(Records from a dataset)
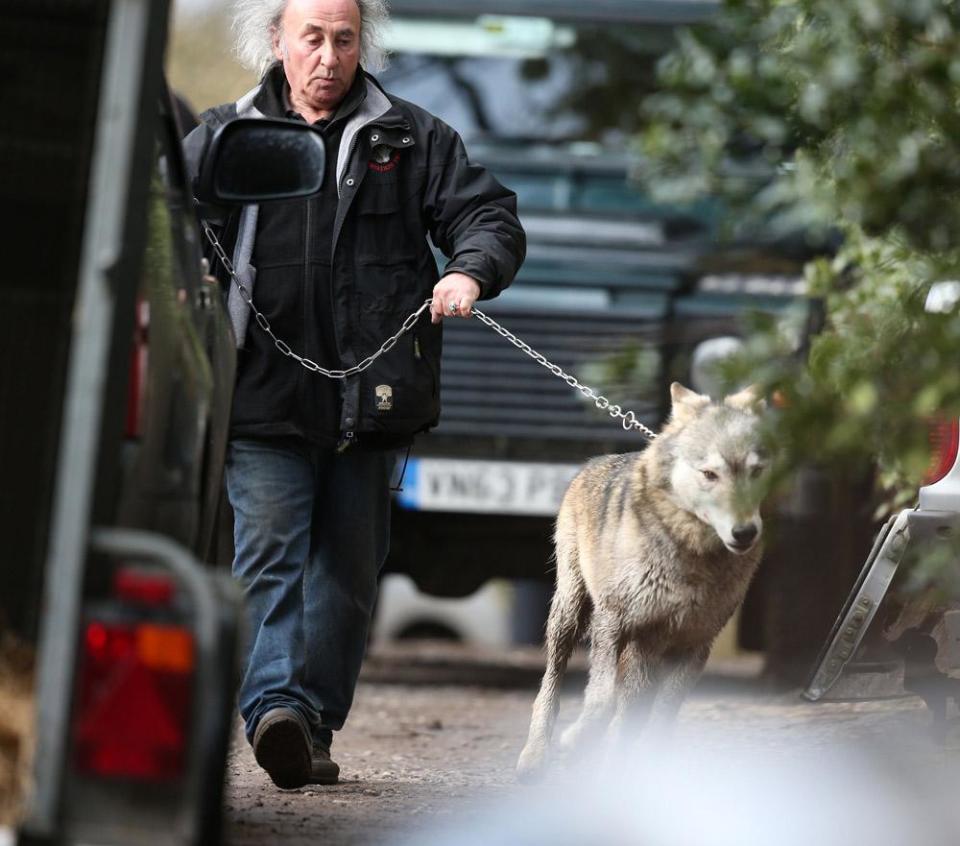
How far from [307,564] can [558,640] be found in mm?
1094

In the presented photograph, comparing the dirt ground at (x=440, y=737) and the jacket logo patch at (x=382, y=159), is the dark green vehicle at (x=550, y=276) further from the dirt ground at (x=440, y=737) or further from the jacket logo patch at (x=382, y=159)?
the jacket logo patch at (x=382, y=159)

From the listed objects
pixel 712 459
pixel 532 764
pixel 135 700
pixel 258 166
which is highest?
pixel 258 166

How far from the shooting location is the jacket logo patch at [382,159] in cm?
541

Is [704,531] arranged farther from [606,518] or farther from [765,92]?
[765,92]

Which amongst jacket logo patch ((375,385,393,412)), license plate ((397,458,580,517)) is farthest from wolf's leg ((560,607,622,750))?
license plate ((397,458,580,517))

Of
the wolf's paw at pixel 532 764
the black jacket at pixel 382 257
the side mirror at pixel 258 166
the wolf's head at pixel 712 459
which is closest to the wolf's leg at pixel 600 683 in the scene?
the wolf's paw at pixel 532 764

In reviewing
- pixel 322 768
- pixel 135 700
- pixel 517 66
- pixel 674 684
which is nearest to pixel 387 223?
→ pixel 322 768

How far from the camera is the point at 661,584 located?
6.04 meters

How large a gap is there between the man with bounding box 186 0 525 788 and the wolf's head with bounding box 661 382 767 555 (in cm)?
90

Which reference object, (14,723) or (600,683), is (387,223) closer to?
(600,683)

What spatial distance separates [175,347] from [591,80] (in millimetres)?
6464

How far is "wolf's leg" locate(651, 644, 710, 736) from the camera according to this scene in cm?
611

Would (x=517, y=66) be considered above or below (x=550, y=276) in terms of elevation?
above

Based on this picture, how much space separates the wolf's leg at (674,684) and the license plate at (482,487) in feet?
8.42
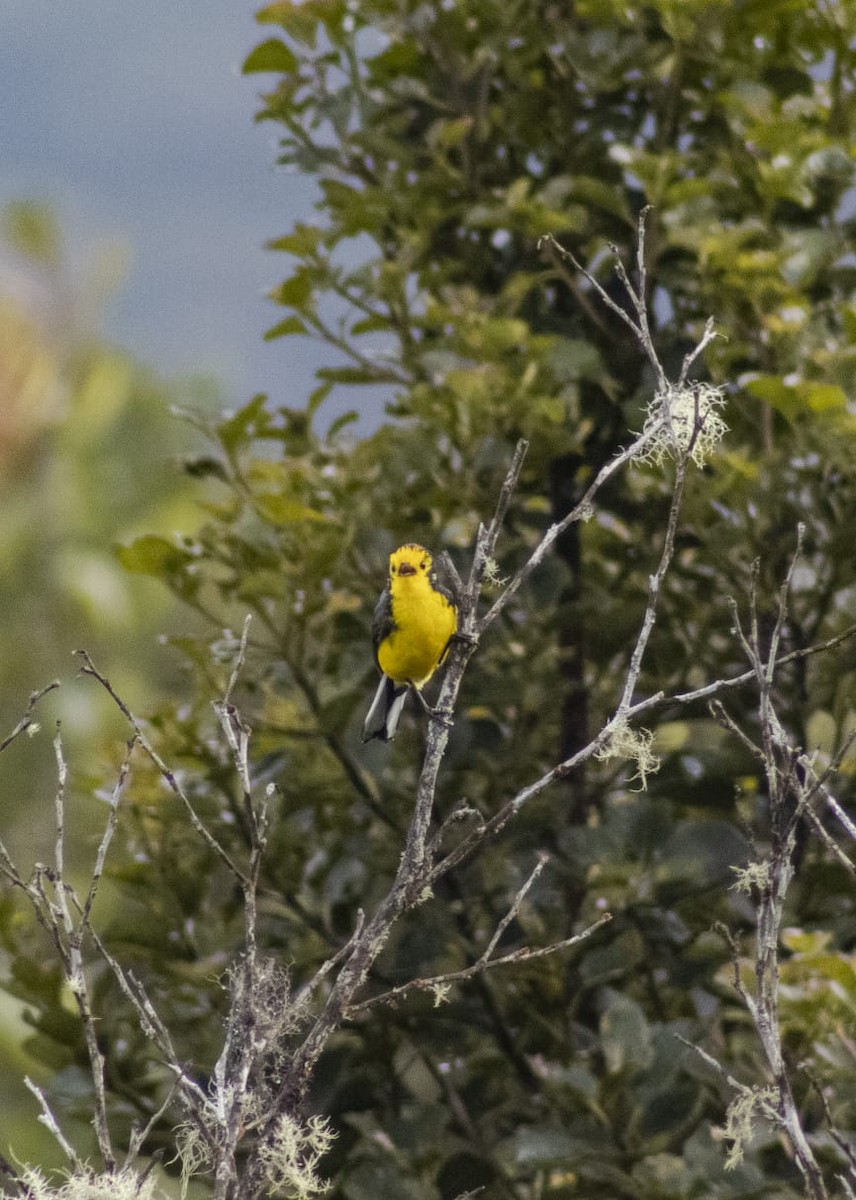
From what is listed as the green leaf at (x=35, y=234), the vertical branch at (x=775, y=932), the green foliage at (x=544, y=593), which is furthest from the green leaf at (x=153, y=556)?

Exercise task: Reproduce all of the material above word for word, leaving out the pictures.

Full output:
How far from [307,564] can [558,640] be found in mm?
1094

In the presented photograph, comparing the dirt ground at (x=440, y=737) and the jacket logo patch at (x=382, y=159), is the dark green vehicle at (x=550, y=276) further from the dirt ground at (x=440, y=737) or further from the jacket logo patch at (x=382, y=159)?
the jacket logo patch at (x=382, y=159)

From the listed objects
pixel 712 459
pixel 532 764
pixel 135 700
pixel 258 166
which is highest?
pixel 258 166

How far from the shooting location is the jacket logo patch at [382,159] in cm?
541

Is [704,531] arranged farther from [606,518] or farther from [765,92]?
[765,92]

Which amongst jacket logo patch ((375,385,393,412)), license plate ((397,458,580,517)) is farthest from wolf's leg ((560,607,622,750))?
license plate ((397,458,580,517))

Of
the wolf's paw at pixel 532 764
the black jacket at pixel 382 257
the side mirror at pixel 258 166
the wolf's head at pixel 712 459
which is closest to the wolf's leg at pixel 600 683 in the scene?
the wolf's paw at pixel 532 764

In reviewing
- pixel 322 768
- pixel 135 700
- pixel 517 66
- pixel 674 684
which is nearest to pixel 387 223?
→ pixel 322 768

How far from the camera is the point at 661,584 located?
6.04 meters

How large a gap is there between the man with bounding box 186 0 525 788 and the wolf's head with bounding box 661 382 767 555 (in cm)?
90

Which reference object, (14,723) or (600,683), is (387,223) closer to?
(600,683)

What spatial distance separates [175,347] from [591,80] (in millimetres)?
6464

How far is "wolf's leg" locate(651, 644, 710, 736) from the camera according to this scene in cm?
611

Would (x=517, y=66) be considered above or below (x=550, y=276) in terms of elevation?
above

Based on this picture, how much space separates the wolf's leg at (674,684) and the license plate at (482,487) in feet?
8.42
From what is listed as the green leaf at (x=35, y=234), the vertical branch at (x=775, y=932), the green foliage at (x=544, y=593), which is furthest from the green leaf at (x=153, y=556)?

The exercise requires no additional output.